The Nordic model, like the German model, has a high degree of separation between the board of directors and executive management. In fact, most boards are entirely composed of non-executive directors. Unlike the German model, the boards are typically small. Sweden’s boards have an average of 6.5 directors, according to the World Bank. These boards also boast a high number of women, and employees have the right of representation.

Another distinction in the Nordic model is that the general meeting, an event where shareholders exercise voting rights, is the highest decision-making body of the company “and the main forum for the shareholders to exercise their ownership rights,” writes Swedish think tank SNS in its publication The Nordic Corporate Governance Model (opens as PDF). The chain of command begins with the general meeting, goes through the board and ends with executive management.

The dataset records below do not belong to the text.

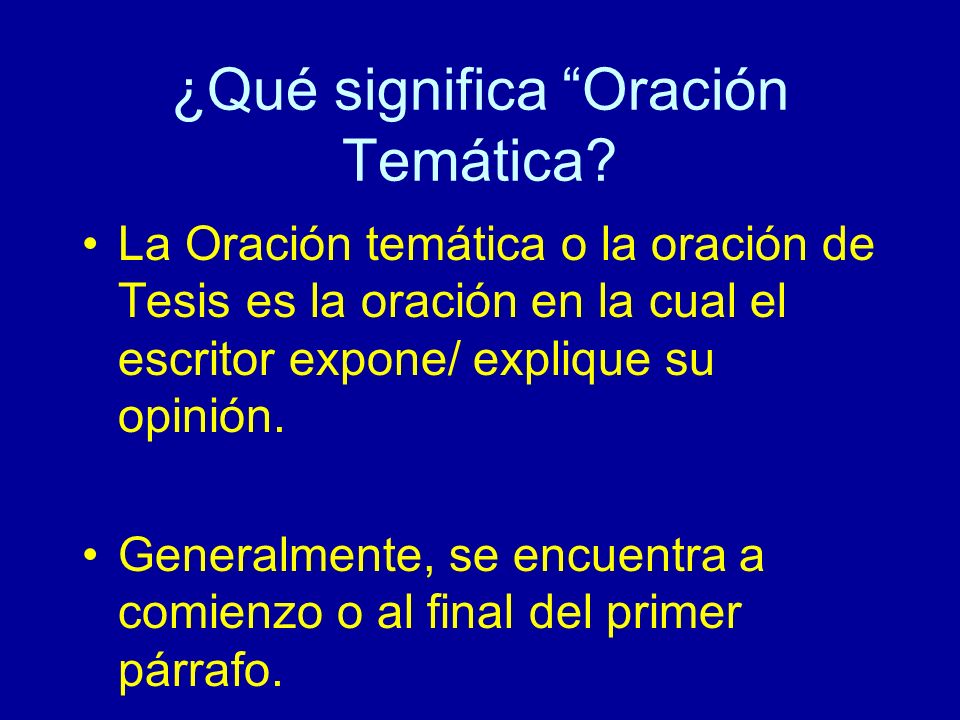 ¿Qué significa “Oración Temática?

• La Oración temática o la oración de Tesis es la oración en la cual el escritor expone/ explique su opinión.

• Generalmente, se encuentra a comienzo o al final del primer párrafo.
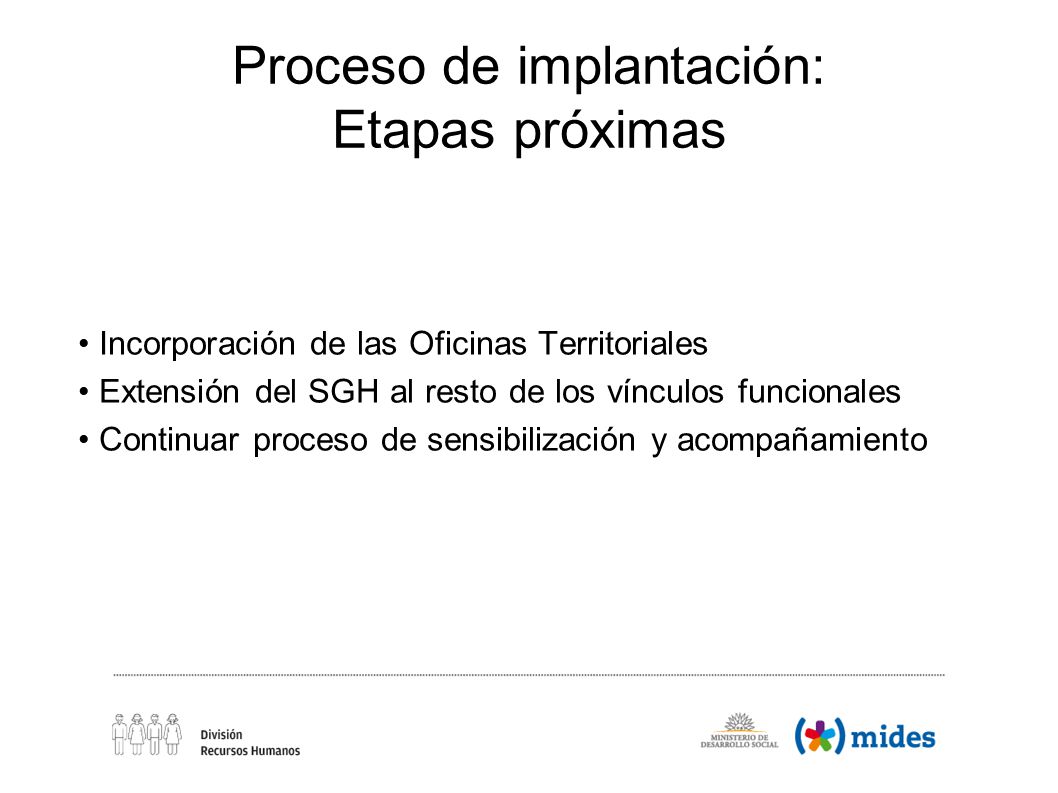 Proceso de implantación:
Etapas próximas

• Incorporación de las Oficinas Territoriales
• Extensión del SGH al resto de los vínculos funcionales
• Continuar proceso de sensibilización y acompañamiento

División
Recursos Humanos

MINISTERIO DE
DESARROLLO SOCIAL

mides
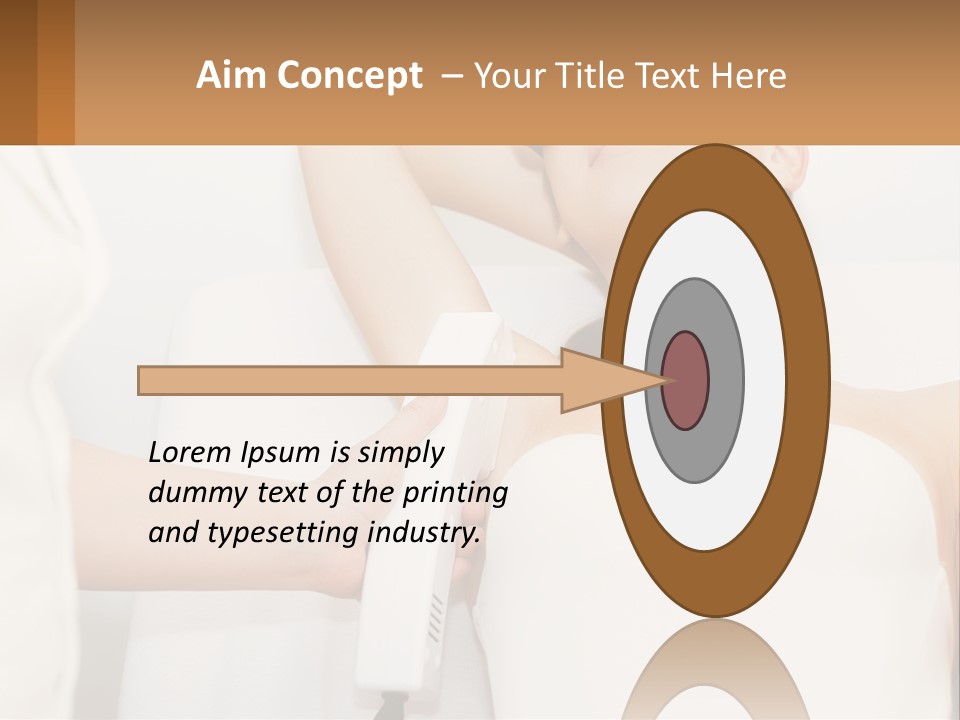 Aim Concept – Your Title Text Here

Lorem Ipsum is simply dummy text of the printing and typesetting industry.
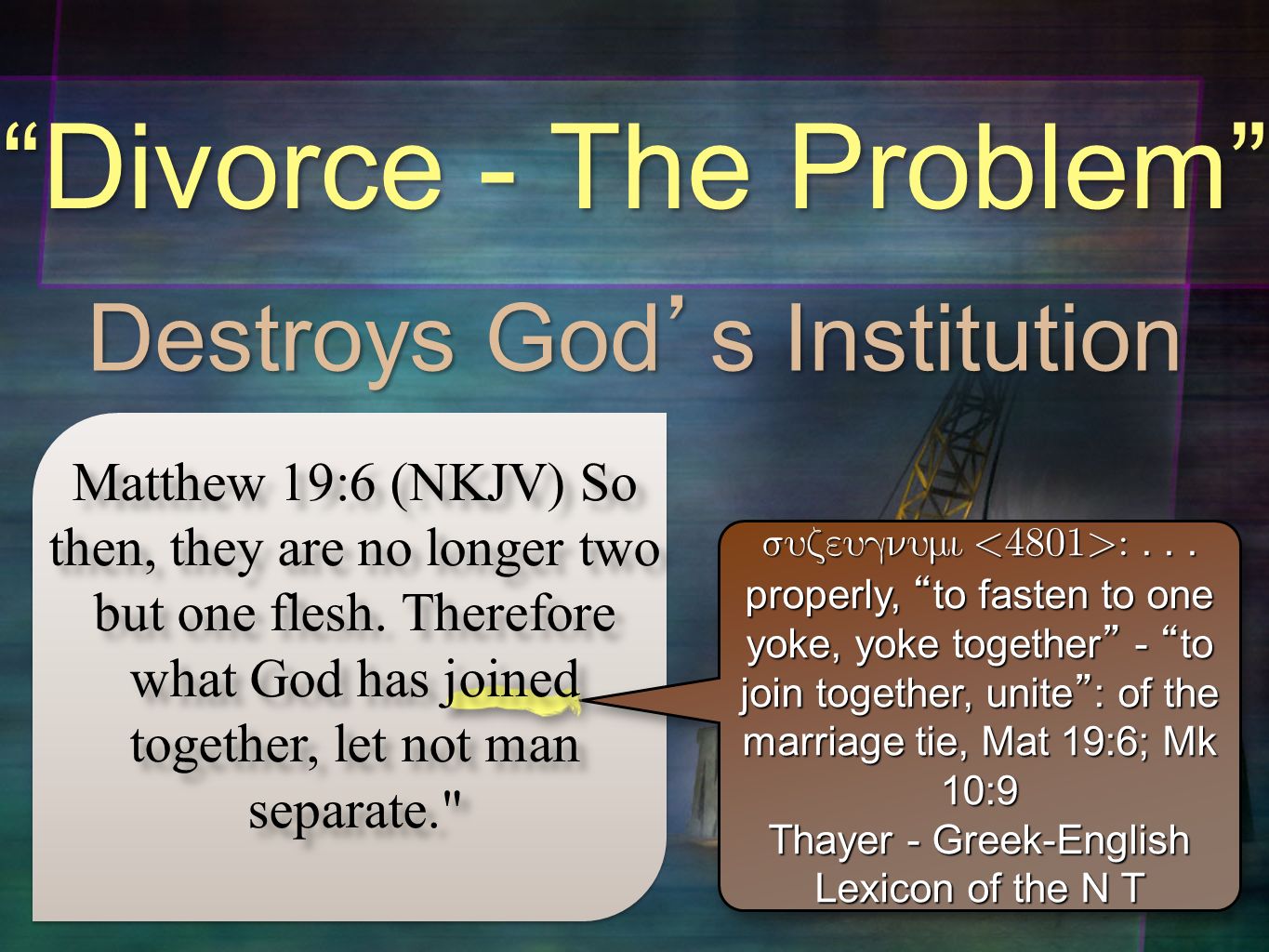 “Divorce - The Problem”

Destroys God’s Institution

Matthew 19:6 (NKJV) So then, they are no longer two but one flesh. Therefore what God has joined together, let not man separate."

συζευγνυμι <4801>: . . . properly, “to fasten to one yoke, yoke together” - “to join together, unite”: of the marriage tie, Mat 19:6; Mk 10:9
Thayer - Greek-English Lexicon of the N T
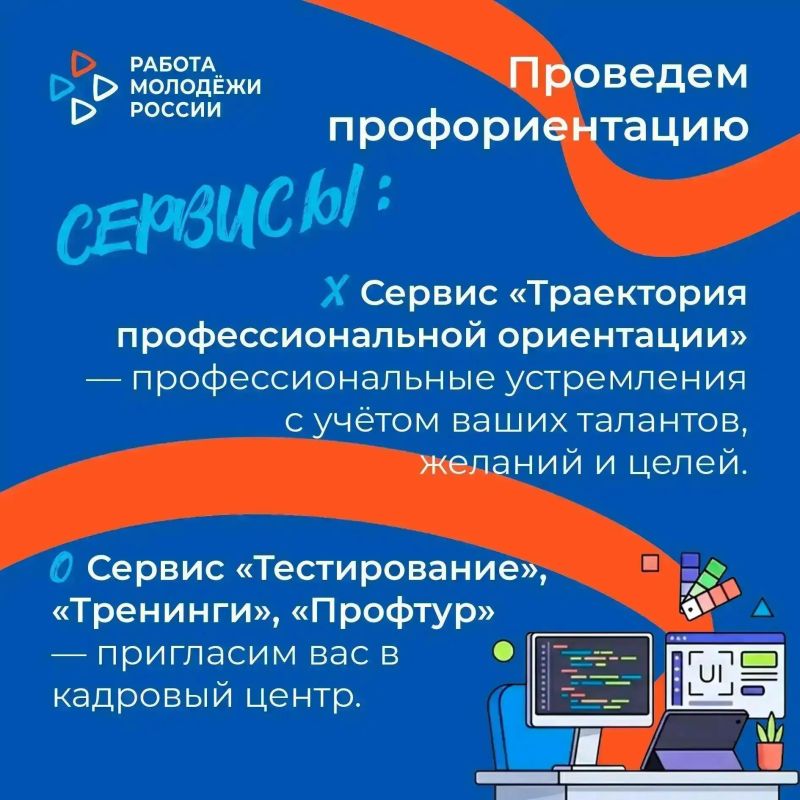 РАБОТА МОЛОДЁЖИ РОССИИ

Проведем профориентацию

СЕРВИСЫ:

X Сервис «Траектория профессиональной ориентации» — профессиональные устремления с учётом ваших талантов, желаний и целей.

O Сервис «Тестирование», «Тренинги», «Профтур» — пригласим вас в кадровый центр.

UI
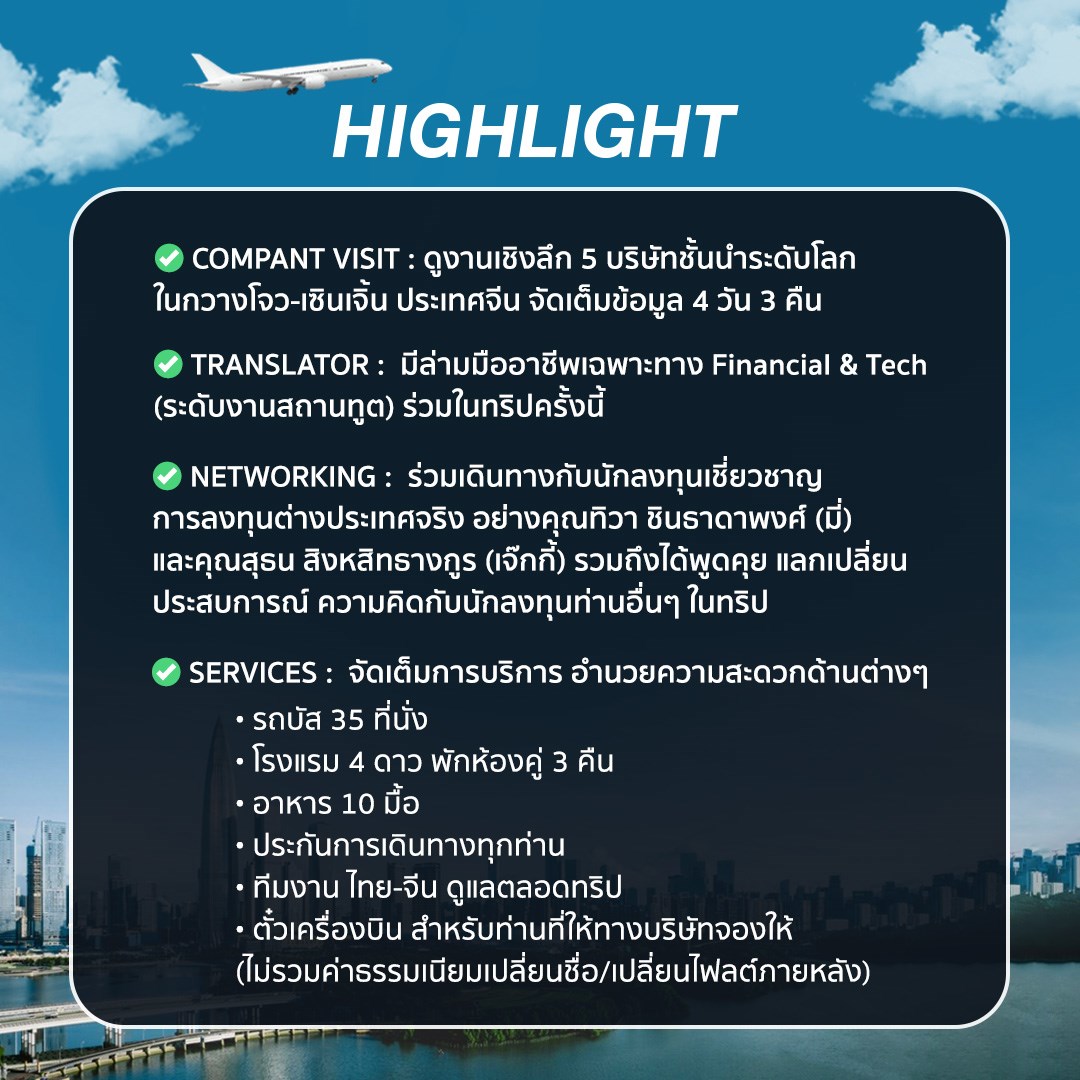 HIGHLIGHT

COMPANT VISIT : ดูงานเชิงลึก 5 บริษัทชั้นนำระดับโลก ในกวางโจว-เซินเจิ้น ประเทศจีน จัดเต็มข้อมูล 4 วัน 3 คืน

TRANSLATOR : มีล่ามมืออาชีพเฉพาะทาง Financial & Tech (ระดับงานสถานทูต) ร่วมในทริปครั้งนี้

NETWORKING : ร่วมเดินทางกับนักลงทุนเชี่ยวชาญ การลงทุนต่างประเทศจริง อย่างคุณทิวา ชินธาดาพงศ์ (มี่) และคุณสุธน สิงหสิทธางกูร (เจ๊กกี้) รวมถึงได้พูดคุย แลกเปลี่ยน ประสบการณ์ ความคิดกับนักลงทุนท่านอื่นๆ ในทริป

SERVICES : จัดเต็มการบริการ อำนวยความสะดวกด้านต่างๆ
• รถบัส 35 ที่นั่ง
• โรงแรม 4 ดาว พักห้องคู่ 3 คืน
• อาหาร 10 มื้อ
• ประกันการเดินทางทุกท่าน
• ทีมงาน ไทย-จีน ดูแลตลอดทริป
• ตั๋วเครื่องบิน สำหรับท่านที่ให้ทางบริษัทจองให้ (ไม่รวมค่าธรรมเนียมเปลี่ยนชื่อ/เปลี่ยนไฟลต์ภายหลัง)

This model is localized in Denmark, Sweden, Norway and Finland.

The Japanese model: If the Anglo-American model is represented by a triangle, the Japanese model is a hexagon representing outside shareholders, the government, management, independent directors, the bank and something uniquely Japanese called keiretsu. The term can be defined as “conglomerate,” as per Smithsonian.com:

“Keiretsu exist as a network of industries, with one- and two-way agreements to favor each other in business deals and share in shouldering temporary burdens that would otherwise cause instability for the group.”

Also uniquely Japanese is the place of the bank or financial institution and the government.

“Japanese regulators play a large role in corporate policies, often because corporations’ major stakeholders include Japanese officials. The central banks and the Japanese Ministry of Finance review relationships between different groups and have implicit control over negotiations,” writes Investopedia.

Japanese boards are huge by comparison to the other three models mentioned — some boards, like that of Panasonic, have upwards of 60 directors. However, in 2015, the Japanese government introduced a new corporate-governance code aimed at improving shareholder satisfaction (as well as attracting foreign investment), as reported by the Financial Times. Although implementation has been slow, it’s believed that the code will result in reducing the number of board members, and increase nominations of more qualified board members. (For reference, Nomura Holdings clearly detailed the changes it would implement in order to comply with the new code.)

Although the Japanese model is solely used in Japan, the country is home to some of the world’s most famous brands, including Toyota, Mitsubishi, Sony, Hitachi, Toshiba, Canon, and Nintendo.

Conclusion

There are many models of corporate governance in the world, but which is best? The answer depends on the goals, motivations, and mission of a company, its managers and its directors. Ultimately, it depends on each nation’s legal, economic, social and political values.